(Records from a spatial question set)
(begin)
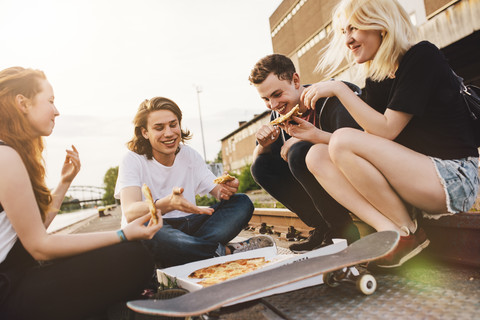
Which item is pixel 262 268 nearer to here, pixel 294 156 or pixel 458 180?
pixel 458 180

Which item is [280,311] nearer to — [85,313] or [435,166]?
[85,313]

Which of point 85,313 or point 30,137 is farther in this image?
point 30,137

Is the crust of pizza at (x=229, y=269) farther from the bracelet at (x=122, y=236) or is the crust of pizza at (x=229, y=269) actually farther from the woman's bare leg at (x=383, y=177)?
the woman's bare leg at (x=383, y=177)

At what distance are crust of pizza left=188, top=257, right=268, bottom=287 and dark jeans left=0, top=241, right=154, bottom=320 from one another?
20.2 inches

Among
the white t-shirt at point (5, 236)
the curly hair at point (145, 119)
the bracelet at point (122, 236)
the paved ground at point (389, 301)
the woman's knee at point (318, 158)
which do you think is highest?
the curly hair at point (145, 119)

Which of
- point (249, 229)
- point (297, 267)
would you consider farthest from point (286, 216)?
point (297, 267)

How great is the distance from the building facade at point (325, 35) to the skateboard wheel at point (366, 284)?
151cm

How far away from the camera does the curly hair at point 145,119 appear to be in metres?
3.29

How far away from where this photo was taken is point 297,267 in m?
1.69

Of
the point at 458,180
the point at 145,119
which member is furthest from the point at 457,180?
the point at 145,119

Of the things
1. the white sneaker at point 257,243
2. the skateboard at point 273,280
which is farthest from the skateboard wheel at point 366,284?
the white sneaker at point 257,243

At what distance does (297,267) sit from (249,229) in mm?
3933

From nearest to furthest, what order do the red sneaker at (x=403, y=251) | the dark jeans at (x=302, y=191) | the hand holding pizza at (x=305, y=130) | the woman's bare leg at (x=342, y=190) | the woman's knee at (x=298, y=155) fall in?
1. the red sneaker at (x=403, y=251)
2. the woman's bare leg at (x=342, y=190)
3. the hand holding pizza at (x=305, y=130)
4. the dark jeans at (x=302, y=191)
5. the woman's knee at (x=298, y=155)

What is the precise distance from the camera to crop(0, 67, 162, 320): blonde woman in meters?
1.58
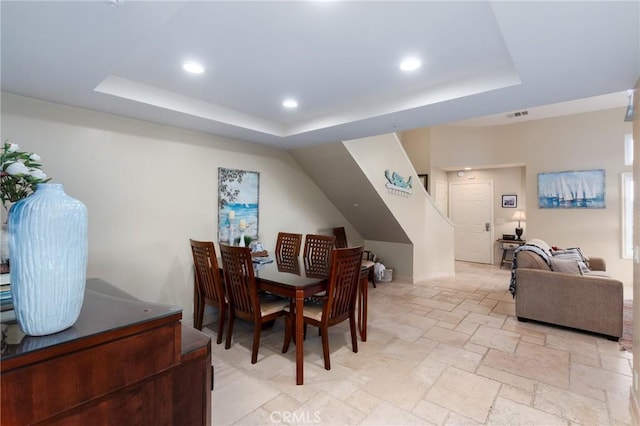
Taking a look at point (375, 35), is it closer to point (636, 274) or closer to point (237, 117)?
point (237, 117)

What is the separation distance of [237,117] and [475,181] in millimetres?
6529

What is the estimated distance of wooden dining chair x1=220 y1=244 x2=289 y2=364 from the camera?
258cm

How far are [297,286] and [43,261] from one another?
173cm

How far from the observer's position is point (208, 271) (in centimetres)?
303

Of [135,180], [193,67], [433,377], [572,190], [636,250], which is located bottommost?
[433,377]

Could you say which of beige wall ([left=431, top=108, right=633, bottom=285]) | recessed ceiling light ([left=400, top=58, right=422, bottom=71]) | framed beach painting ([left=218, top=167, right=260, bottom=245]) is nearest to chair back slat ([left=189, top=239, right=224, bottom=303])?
framed beach painting ([left=218, top=167, right=260, bottom=245])

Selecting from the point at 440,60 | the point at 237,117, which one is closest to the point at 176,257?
the point at 237,117

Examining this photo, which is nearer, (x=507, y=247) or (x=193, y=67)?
(x=193, y=67)

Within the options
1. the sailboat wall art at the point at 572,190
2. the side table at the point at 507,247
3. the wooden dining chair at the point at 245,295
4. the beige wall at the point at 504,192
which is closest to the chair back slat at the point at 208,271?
the wooden dining chair at the point at 245,295

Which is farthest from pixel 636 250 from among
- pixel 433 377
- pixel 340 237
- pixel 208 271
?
pixel 340 237

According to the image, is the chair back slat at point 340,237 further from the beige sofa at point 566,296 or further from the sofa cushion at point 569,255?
the sofa cushion at point 569,255

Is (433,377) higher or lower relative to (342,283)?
lower

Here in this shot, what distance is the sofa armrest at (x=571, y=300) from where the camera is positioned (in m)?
Result: 3.15

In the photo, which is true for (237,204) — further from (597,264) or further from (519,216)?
(519,216)
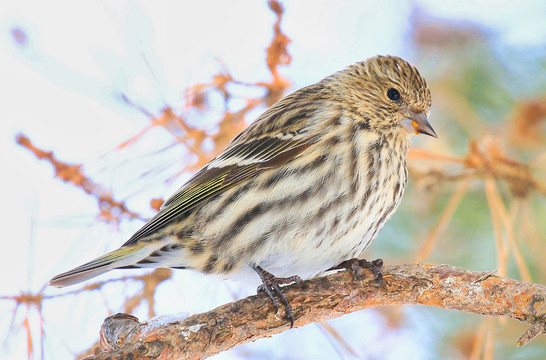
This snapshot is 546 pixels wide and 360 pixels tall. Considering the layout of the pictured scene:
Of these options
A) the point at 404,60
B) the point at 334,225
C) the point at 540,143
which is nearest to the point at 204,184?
the point at 334,225

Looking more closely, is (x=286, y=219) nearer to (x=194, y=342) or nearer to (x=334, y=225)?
(x=334, y=225)

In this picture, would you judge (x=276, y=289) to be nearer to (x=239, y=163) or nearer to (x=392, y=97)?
(x=239, y=163)

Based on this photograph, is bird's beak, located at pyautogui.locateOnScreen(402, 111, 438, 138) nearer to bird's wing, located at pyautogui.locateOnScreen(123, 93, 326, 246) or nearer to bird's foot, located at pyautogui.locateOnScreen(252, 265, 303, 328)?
bird's wing, located at pyautogui.locateOnScreen(123, 93, 326, 246)

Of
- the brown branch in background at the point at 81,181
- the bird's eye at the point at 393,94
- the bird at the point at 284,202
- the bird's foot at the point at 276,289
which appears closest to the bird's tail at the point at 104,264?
the bird at the point at 284,202

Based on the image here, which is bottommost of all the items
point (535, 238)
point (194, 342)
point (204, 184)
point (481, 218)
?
point (194, 342)

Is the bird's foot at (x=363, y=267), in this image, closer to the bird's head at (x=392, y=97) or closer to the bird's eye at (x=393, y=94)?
the bird's head at (x=392, y=97)

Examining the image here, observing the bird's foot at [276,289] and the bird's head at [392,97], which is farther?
the bird's head at [392,97]

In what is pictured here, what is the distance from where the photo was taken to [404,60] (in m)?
3.12

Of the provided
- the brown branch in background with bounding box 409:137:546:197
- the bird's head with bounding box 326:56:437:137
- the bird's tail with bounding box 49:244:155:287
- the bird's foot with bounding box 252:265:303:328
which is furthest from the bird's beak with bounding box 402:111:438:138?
the bird's tail with bounding box 49:244:155:287

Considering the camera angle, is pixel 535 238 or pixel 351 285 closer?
pixel 351 285

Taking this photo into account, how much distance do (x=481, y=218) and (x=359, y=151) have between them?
660mm

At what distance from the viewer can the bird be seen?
2.57m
(end)
What the exercise asks: Copy out every line of the listing above word for word, leaving out the pictures.

Response:
Which item is pixel 262 268 nearer to here, pixel 294 156 or pixel 458 180?
pixel 458 180

Which item is [280,311] nearer to — [85,313] or [435,166]?
[85,313]

Which of point 85,313 or point 30,137 is farther in this image?
point 30,137

Is the crust of pizza at (x=229, y=269) farther from the bracelet at (x=122, y=236) or is the crust of pizza at (x=229, y=269) actually farther from the woman's bare leg at (x=383, y=177)?
the woman's bare leg at (x=383, y=177)

At what distance are crust of pizza left=188, top=257, right=268, bottom=287 and dark jeans left=0, top=241, right=154, bottom=320 from one another?
20.2 inches

Among
the white t-shirt at point (5, 236)
the curly hair at point (145, 119)
the bracelet at point (122, 236)
the paved ground at point (389, 301)
the woman's knee at point (318, 158)
which do you think is highest?
the curly hair at point (145, 119)

Which of
- point (249, 229)
- point (297, 267)
would you consider farthest from point (286, 216)?
point (297, 267)

How great is the distance from the building facade at point (325, 35) to the skateboard wheel at point (366, 284)?
151cm

How far away from the camera does the curly hair at point 145,119 appear to be in metres?
3.29

How far away from where this photo was taken is point 297,267 in m?
1.69

Of
the point at 458,180
the point at 145,119
which member is furthest from the point at 457,180?
the point at 145,119

Of the things
1. the white sneaker at point 257,243
2. the skateboard at point 273,280
which is farthest from the skateboard wheel at point 366,284?
the white sneaker at point 257,243

At what distance does (297,267) sit from (249,229) in mm?
3933

From nearest to furthest, what order do the red sneaker at (x=403, y=251) | the dark jeans at (x=302, y=191) | the hand holding pizza at (x=305, y=130) | the woman's bare leg at (x=342, y=190) | the woman's knee at (x=298, y=155) fall in?
1. the red sneaker at (x=403, y=251)
2. the woman's bare leg at (x=342, y=190)
3. the hand holding pizza at (x=305, y=130)
4. the dark jeans at (x=302, y=191)
5. the woman's knee at (x=298, y=155)

What is the precise distance from the camera to crop(0, 67, 162, 320): blonde woman in meters?
1.58
Taking a look at point (375, 35), is it closer to point (636, 274) or closer to point (237, 117)?
point (237, 117)

What is the separation distance of [237,117] and [475,181] in millimetres?
6529

What is the estimated distance of wooden dining chair x1=220 y1=244 x2=289 y2=364 from the camera?
258cm

How far are [297,286] and [43,261] from one another?
173cm

How far from the observer's position is point (208, 271) (in centimetres)?
303

Of [135,180], [193,67], [433,377], [572,190], [636,250], which is located bottommost?
[433,377]

Could you say which of beige wall ([left=431, top=108, right=633, bottom=285]) | recessed ceiling light ([left=400, top=58, right=422, bottom=71]) | framed beach painting ([left=218, top=167, right=260, bottom=245]) is nearest to chair back slat ([left=189, top=239, right=224, bottom=303])?
framed beach painting ([left=218, top=167, right=260, bottom=245])

Selecting from the point at 440,60 | the point at 237,117, which one is closest to the point at 176,257?
the point at 237,117

Examining this photo, which is nearer, (x=507, y=247) or (x=193, y=67)?
(x=193, y=67)

Within the options
1. the sailboat wall art at the point at 572,190
2. the side table at the point at 507,247
3. the wooden dining chair at the point at 245,295
4. the beige wall at the point at 504,192
which is closest to the chair back slat at the point at 208,271?
the wooden dining chair at the point at 245,295

Which is farthest from pixel 636 250 from among
- pixel 433 377
- pixel 340 237
- pixel 208 271
?
pixel 340 237

According to the image, is the chair back slat at point 340,237 further from the beige sofa at point 566,296 or further from the sofa cushion at point 569,255?
the sofa cushion at point 569,255

Is (433,377) higher or lower relative to (342,283)?
lower

Here in this shot, what distance is the sofa armrest at (x=571, y=300) from where the camera is positioned (in m)?
Result: 3.15

In the photo, which is true for (237,204) — further from (597,264) or further from (519,216)?
(519,216)
This snapshot is 546 pixels wide and 360 pixels tall. Considering the layout of the pictured scene:
Of these options
A) the point at 404,60
B) the point at 334,225
C) the point at 540,143
which is nearest to the point at 204,184?
the point at 334,225

Looking more closely, is (x=286, y=219) nearer to (x=194, y=342) or nearer to (x=334, y=225)?
(x=334, y=225)

In this picture, would you judge (x=276, y=289) to be nearer to (x=239, y=163) or nearer to (x=392, y=97)?
(x=239, y=163)

Based on this photograph, is bird's beak, located at pyautogui.locateOnScreen(402, 111, 438, 138) nearer to bird's wing, located at pyautogui.locateOnScreen(123, 93, 326, 246) or nearer to bird's foot, located at pyautogui.locateOnScreen(252, 265, 303, 328)?
bird's wing, located at pyautogui.locateOnScreen(123, 93, 326, 246)

Of
- the brown branch in background at the point at 81,181
- the bird's eye at the point at 393,94
- the bird at the point at 284,202
- the bird's foot at the point at 276,289
which appears closest to the bird's tail at the point at 104,264?
the bird at the point at 284,202

Based on the image here, which is bottommost of all the items
point (535, 238)
point (194, 342)
point (204, 184)
point (481, 218)
?
point (194, 342)

Is the bird's foot at (x=363, y=267), in this image, closer to the bird's head at (x=392, y=97) or closer to the bird's eye at (x=393, y=94)?
the bird's head at (x=392, y=97)

Examining the image here, observing the bird's foot at [276,289] and the bird's head at [392,97], which is farther?
the bird's head at [392,97]

In what is pictured here, what is the distance from where the photo was taken to [404,60] (in m)?
3.12

Of the provided
- the brown branch in background with bounding box 409:137:546:197
- the bird's head with bounding box 326:56:437:137
- the bird's tail with bounding box 49:244:155:287
- the bird's foot with bounding box 252:265:303:328
which is furthest from the bird's beak with bounding box 402:111:438:138?
the bird's tail with bounding box 49:244:155:287

Considering the camera angle, is pixel 535 238 or pixel 351 285 closer?
pixel 351 285

Taking this photo into account, how much distance do (x=481, y=218) and (x=359, y=151) have between them?
660mm

At what distance from the viewer can the bird be seen?
2.57m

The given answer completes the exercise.